Prompt:
Each line of the records that holds the word "google" should be copied out.

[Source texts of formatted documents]
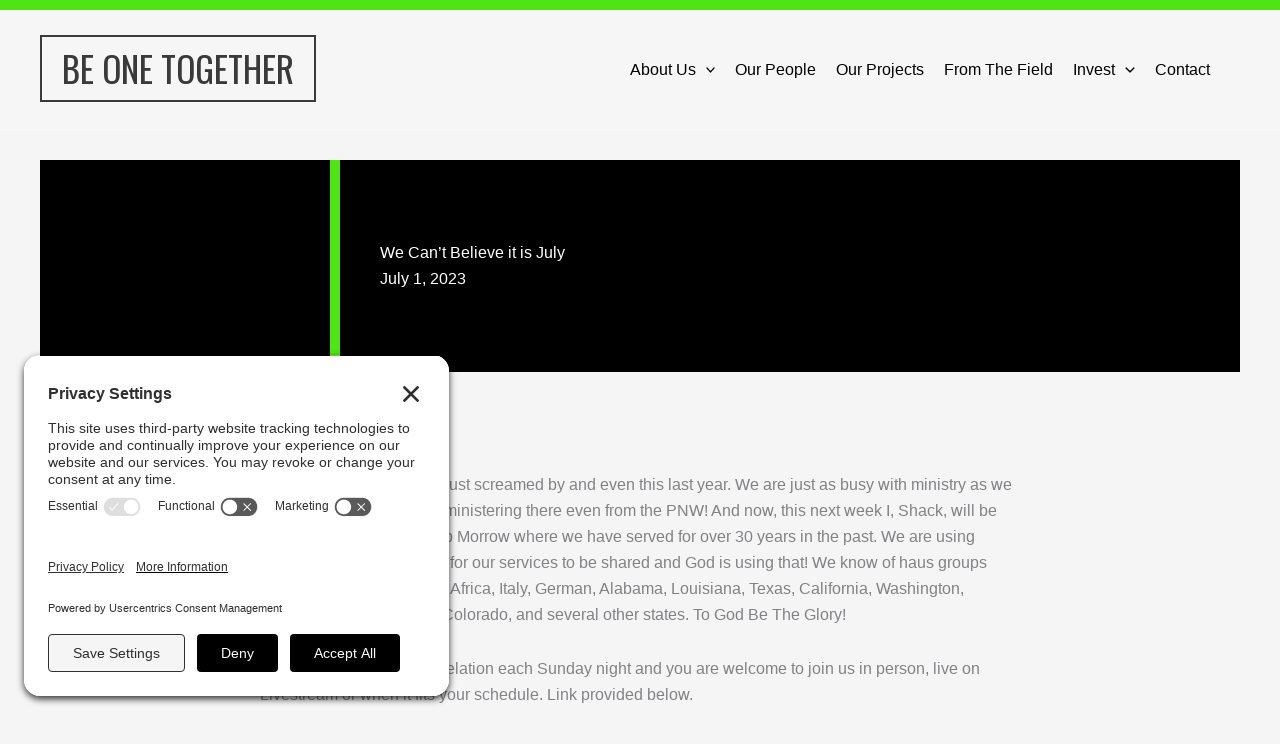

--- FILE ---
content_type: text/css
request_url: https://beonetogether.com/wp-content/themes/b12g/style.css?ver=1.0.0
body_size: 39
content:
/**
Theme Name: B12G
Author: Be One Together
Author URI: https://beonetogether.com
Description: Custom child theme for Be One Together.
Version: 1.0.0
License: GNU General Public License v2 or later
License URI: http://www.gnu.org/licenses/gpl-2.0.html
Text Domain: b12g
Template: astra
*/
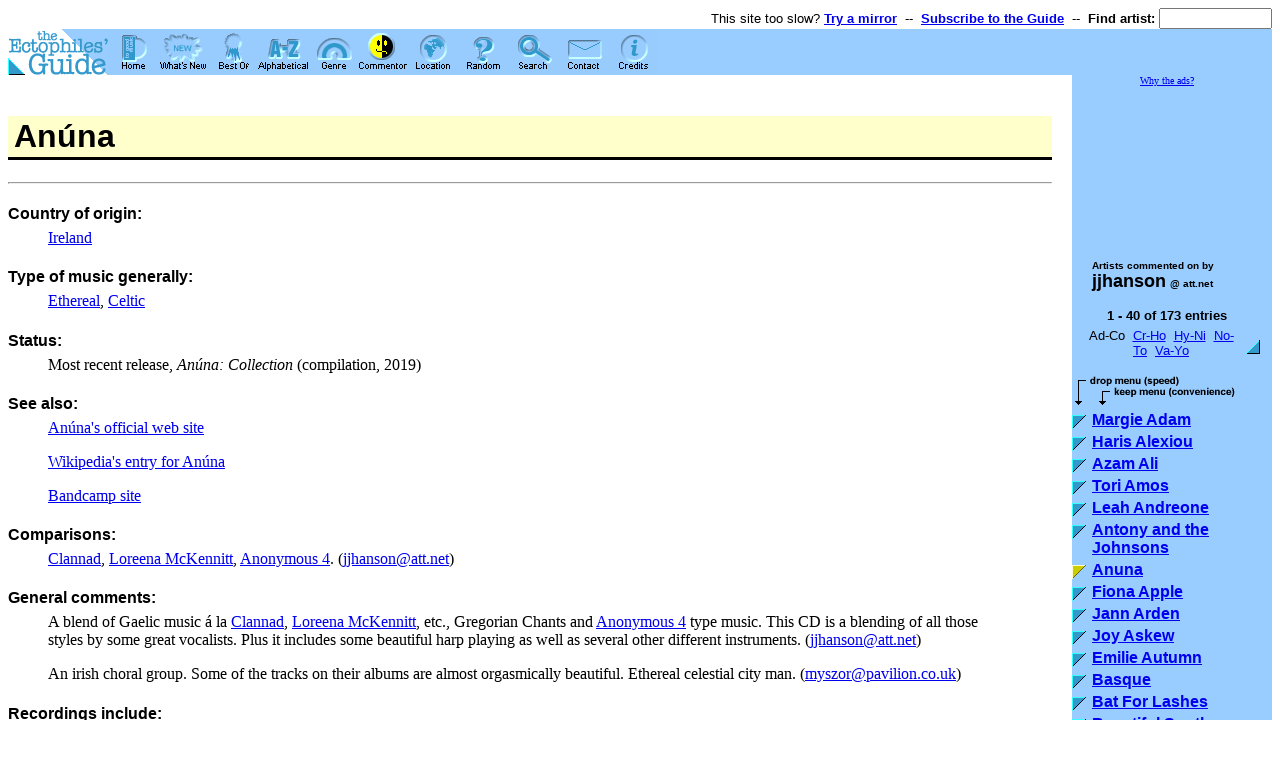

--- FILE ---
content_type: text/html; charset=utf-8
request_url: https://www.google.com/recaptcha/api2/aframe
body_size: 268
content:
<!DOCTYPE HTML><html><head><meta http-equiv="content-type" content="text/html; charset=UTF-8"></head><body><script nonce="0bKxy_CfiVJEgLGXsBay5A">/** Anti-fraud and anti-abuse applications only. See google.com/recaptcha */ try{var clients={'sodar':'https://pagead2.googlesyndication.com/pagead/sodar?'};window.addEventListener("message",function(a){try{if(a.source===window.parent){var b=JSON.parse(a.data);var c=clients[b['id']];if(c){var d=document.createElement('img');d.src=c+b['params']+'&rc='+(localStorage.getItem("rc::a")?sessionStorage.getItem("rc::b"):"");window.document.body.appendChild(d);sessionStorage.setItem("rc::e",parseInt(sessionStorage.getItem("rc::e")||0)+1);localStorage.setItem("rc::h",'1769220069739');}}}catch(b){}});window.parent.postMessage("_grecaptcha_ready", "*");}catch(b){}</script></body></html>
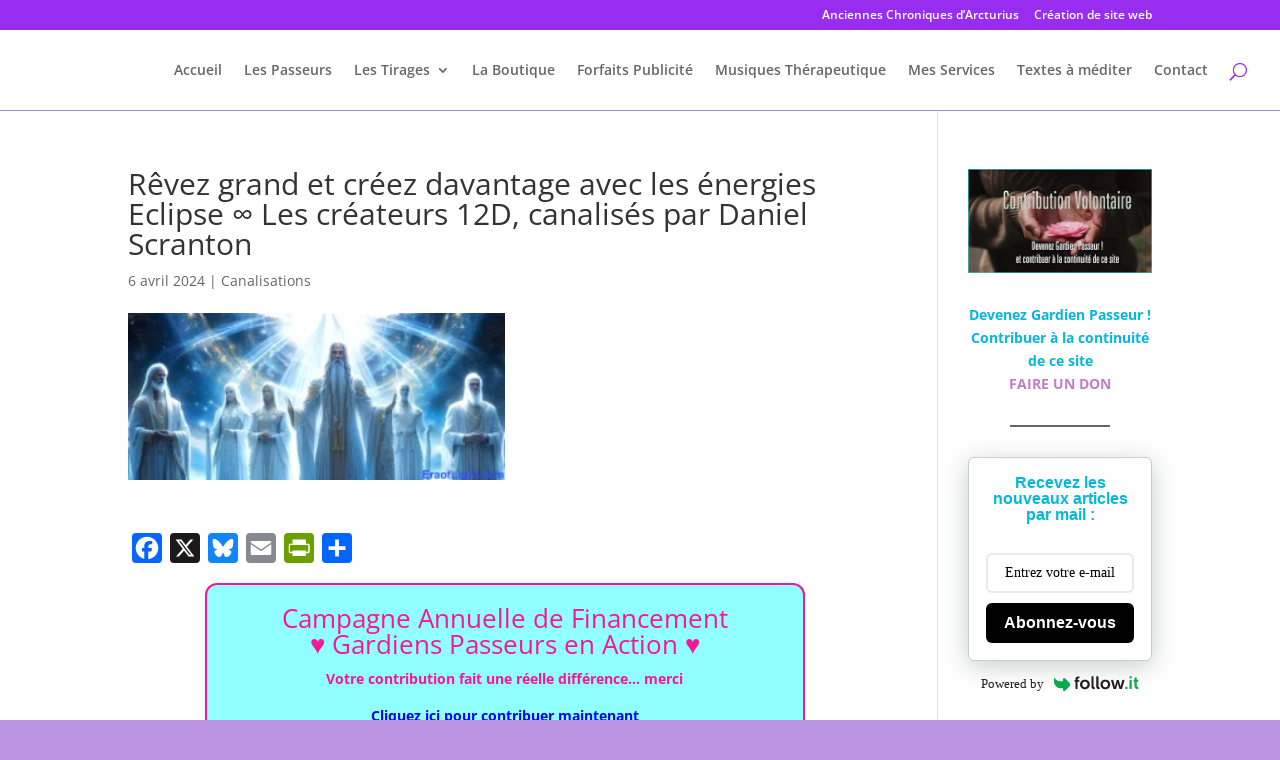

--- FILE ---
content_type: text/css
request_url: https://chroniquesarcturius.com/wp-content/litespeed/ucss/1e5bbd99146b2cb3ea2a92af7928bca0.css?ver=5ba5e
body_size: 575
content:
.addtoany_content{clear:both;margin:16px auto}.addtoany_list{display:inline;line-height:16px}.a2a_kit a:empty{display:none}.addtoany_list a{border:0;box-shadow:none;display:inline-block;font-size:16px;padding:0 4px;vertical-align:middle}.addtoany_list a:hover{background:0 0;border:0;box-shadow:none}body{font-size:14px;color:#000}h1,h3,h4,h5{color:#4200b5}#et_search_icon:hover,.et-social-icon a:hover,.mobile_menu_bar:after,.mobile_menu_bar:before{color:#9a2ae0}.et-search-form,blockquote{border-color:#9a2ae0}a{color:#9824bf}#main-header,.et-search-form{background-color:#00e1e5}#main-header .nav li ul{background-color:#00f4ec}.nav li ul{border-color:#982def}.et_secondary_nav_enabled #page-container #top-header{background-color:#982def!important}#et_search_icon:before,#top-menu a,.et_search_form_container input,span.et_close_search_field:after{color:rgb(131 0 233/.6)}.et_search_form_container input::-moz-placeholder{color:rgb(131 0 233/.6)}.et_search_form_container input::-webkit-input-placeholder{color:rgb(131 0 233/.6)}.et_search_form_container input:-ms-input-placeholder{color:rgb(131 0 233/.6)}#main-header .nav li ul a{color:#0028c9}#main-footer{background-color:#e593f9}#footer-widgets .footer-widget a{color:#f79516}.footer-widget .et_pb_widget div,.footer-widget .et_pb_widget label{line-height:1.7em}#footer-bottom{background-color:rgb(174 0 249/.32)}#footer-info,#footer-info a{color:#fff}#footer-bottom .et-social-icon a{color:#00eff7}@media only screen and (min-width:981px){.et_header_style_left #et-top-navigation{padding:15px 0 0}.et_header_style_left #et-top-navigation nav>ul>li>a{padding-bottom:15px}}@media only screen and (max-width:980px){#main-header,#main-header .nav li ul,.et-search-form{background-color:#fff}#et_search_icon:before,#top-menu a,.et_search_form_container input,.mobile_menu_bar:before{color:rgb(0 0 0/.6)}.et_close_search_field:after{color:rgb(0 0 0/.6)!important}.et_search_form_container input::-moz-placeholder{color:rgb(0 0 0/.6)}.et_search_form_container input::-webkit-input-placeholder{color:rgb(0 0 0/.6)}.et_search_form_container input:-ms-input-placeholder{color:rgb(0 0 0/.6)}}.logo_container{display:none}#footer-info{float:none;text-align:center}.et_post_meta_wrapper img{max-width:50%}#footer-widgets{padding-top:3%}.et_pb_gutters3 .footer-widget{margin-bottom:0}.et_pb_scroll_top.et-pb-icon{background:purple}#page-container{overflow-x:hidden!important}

Answer below:
request_url: https://www.google.com/recaptcha/api2/aframe
<!DOCTYPE HTML><html><head><meta http-equiv="content-type" content="text/html; charset=UTF-8"></head><body><script nonce="0bKxy_CfiVJEgLGXsBay5A">/** Anti-fraud and anti-abuse applications only. See google.com/recaptcha */ try{var clients={'sodar':'https://pagead2.googlesyndication.com/pagead/sodar?'};window.addEventListener("message",function(a){try{if(a.source===window.parent){var b=JSON.parse(a.data);var c=clients[b['id']];if(c){var d=document.createElement('img');d.src=c+b['params']+'&rc='+(localStorage.getItem("rc::a")?sessionStorage.getItem("rc::b"):"");window.document.body.appendChild(d);sessionStorage.setItem("rc::e",parseInt(sessionStorage.getItem("rc::e")||0)+1);localStorage.setItem("rc::h",'1769220069739');}}}catch(b){}});window.parent.postMessage("_grecaptcha_ready", "*");}catch(b){}</script></body></html>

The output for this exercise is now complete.